[CRIU] [PATCH v4 32/41] pid: Create pid_ns helpers
Andrei Vagin
avagin at virtuozzo.com
Thu May 4 22:51:23 PDT 2017
On Thu, May 04, 2017 at 07:10:37PM +0300, Kirill Tkhai wrote:
> Task may set last_pid only for its active pid namespace,
> so if NSpid of a child contains more then one level, we
> need external help to populate the whole pid hierarhy
> (pid in parent pid_ns, pid in grand parent etc). Pid ns
> helpers are used for that.
>
> These are childred of usernsd, which are listening for
> socket, and setting requested last pid in their active
> pid_ns.
>
> v4: Move destroy_pid_ns_helpers() before CR_STATE_RESTORE_SIGCHLD
> change, as they must die before zombies.
>
> v3: Block SIGCHLD during stoppinig of pid_ns helpers.
>
> Signed-off-by: Kirill Tkhai <ktkhai at virtuozzo.com>
> ---
> criu/cr-restore.c | 7 +
> criu/include/namespaces.h | 3 +
> criu/namespaces.c | 253 +++++++++++++++++++++++++++++++++++++++++++++
> criu/ns-common.c | 51 +++++++++
> criu/pie/restorer.c | 5 +
> 5 files changed, 319 insertions(+)
> create mode 100644 criu/ns-common.c
>
> diff --git a/criu/cr-restore.c b/criu/cr-restore.c
> index 4c4ca37d7..3c35e5f08 100644
> --- a/criu/cr-restore.c
> +++ b/criu/cr-restore.c
> @@ -1605,6 +1605,8 @@ static int restore_task_with_children(void *_arg)

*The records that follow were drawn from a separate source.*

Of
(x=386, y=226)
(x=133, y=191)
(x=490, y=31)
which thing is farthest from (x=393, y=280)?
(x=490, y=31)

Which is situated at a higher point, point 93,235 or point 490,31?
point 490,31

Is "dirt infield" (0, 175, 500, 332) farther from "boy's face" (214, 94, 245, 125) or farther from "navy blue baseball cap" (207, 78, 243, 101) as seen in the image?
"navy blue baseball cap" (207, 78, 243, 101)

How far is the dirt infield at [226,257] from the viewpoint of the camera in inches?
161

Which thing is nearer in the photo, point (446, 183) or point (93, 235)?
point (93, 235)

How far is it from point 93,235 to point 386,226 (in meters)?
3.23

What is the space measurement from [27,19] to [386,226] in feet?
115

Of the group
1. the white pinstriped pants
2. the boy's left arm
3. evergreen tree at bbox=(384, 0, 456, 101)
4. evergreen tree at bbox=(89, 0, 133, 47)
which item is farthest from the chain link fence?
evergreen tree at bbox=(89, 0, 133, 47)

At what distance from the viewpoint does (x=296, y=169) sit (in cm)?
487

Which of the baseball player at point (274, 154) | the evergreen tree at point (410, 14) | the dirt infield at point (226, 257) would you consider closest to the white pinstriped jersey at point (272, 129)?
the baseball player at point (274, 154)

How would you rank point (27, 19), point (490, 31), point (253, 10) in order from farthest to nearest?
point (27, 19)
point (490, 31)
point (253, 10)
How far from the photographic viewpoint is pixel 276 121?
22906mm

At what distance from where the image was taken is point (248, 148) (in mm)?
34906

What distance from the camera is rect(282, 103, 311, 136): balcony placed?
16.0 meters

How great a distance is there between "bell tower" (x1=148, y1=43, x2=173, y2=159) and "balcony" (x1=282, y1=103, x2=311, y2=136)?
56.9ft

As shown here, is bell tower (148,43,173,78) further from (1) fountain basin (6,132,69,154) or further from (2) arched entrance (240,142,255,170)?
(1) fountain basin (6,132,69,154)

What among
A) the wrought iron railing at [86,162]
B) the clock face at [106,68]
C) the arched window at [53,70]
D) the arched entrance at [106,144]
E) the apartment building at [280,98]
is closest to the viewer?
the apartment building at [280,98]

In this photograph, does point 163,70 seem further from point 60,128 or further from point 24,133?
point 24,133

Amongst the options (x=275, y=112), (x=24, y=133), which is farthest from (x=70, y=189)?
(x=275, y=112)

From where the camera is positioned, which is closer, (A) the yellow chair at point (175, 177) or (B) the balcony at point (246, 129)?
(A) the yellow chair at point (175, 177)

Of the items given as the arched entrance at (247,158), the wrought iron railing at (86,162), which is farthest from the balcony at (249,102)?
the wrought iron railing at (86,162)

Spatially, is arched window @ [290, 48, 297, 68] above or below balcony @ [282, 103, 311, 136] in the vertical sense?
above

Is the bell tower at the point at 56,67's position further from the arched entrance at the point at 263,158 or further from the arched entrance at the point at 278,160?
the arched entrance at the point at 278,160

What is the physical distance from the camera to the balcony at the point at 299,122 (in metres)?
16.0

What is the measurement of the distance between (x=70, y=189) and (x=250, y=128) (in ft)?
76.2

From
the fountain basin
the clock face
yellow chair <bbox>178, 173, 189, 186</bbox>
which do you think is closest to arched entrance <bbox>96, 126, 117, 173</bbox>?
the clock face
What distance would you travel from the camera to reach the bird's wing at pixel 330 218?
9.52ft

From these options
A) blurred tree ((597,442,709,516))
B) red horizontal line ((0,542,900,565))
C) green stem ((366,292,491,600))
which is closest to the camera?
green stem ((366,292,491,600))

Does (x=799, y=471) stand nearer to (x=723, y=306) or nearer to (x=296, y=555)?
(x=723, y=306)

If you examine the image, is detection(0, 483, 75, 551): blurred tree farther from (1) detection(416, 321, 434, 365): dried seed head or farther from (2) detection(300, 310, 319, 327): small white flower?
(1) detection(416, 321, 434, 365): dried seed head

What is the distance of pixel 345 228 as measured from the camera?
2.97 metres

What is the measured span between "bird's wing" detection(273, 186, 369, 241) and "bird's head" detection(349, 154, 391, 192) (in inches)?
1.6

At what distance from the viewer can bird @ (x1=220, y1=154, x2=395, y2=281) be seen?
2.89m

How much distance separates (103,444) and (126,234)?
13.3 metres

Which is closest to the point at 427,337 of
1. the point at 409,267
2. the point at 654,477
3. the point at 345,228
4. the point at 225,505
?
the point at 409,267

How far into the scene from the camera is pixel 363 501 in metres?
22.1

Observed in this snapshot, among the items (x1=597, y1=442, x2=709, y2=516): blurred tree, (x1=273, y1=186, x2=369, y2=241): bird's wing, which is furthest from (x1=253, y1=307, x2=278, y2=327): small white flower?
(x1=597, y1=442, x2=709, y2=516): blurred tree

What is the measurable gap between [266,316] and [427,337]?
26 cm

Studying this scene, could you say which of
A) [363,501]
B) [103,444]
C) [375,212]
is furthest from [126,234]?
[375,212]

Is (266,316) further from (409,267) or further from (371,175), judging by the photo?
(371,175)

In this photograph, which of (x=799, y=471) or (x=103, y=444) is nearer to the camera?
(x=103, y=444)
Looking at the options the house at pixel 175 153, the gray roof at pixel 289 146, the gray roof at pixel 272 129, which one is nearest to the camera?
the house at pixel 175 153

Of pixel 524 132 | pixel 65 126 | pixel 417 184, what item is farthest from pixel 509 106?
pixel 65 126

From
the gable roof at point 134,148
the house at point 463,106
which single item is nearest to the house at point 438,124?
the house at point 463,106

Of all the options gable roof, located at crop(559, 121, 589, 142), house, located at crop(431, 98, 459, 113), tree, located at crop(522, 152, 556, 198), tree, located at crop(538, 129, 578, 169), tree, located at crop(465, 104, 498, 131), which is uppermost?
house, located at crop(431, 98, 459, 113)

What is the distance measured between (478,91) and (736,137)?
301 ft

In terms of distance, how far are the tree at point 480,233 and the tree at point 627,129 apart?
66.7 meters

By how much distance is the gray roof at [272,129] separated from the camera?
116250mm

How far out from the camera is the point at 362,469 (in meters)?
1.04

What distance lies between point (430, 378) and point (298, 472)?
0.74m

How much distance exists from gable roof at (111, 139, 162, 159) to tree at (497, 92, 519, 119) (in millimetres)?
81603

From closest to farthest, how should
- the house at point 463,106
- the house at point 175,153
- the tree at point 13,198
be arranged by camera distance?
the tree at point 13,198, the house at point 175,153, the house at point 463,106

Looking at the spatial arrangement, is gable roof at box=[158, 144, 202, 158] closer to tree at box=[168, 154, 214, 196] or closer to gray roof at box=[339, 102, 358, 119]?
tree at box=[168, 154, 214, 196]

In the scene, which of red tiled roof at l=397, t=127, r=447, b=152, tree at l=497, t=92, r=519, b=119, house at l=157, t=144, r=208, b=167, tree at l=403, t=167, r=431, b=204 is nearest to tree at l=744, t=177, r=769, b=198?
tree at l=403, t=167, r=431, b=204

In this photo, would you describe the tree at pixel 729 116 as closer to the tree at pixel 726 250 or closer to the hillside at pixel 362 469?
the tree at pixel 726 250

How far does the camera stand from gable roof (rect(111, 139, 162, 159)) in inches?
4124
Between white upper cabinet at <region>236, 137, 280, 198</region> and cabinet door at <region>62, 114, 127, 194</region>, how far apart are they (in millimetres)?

> pr_err("Can't add fd to fdstore\n");
> return -1;
> }
> + if (create_pid_ns_helper(pid_ns) < 0)
> + goto err;
> }
>
> if (restore_task_mnt_ns(current))
> @@ -2038,6 +2040,10 @@ static int restore_root_task(struct pstree_item *init)
> task_entries->nr_threads--;
> }
>
> + ret = destroy_pid_ns_helpers();
> + if (ret < 0)
> + goto out_kill;
> +
> ret = restore_switch_stage(CR_STATE_RESTORE_SIGCHLD);
> if (ret < 0)
> goto out_kill;
> @@ -2141,6 +2147,7 @@ static int restore_root_task(struct pstree_item *init)
> return 0;
>
> out_kill:
> + destroy_pid_ns_helpers();
> /*
> * The processes can be killed only when all of them have been created,
> * otherwise an external proccesses can be killed.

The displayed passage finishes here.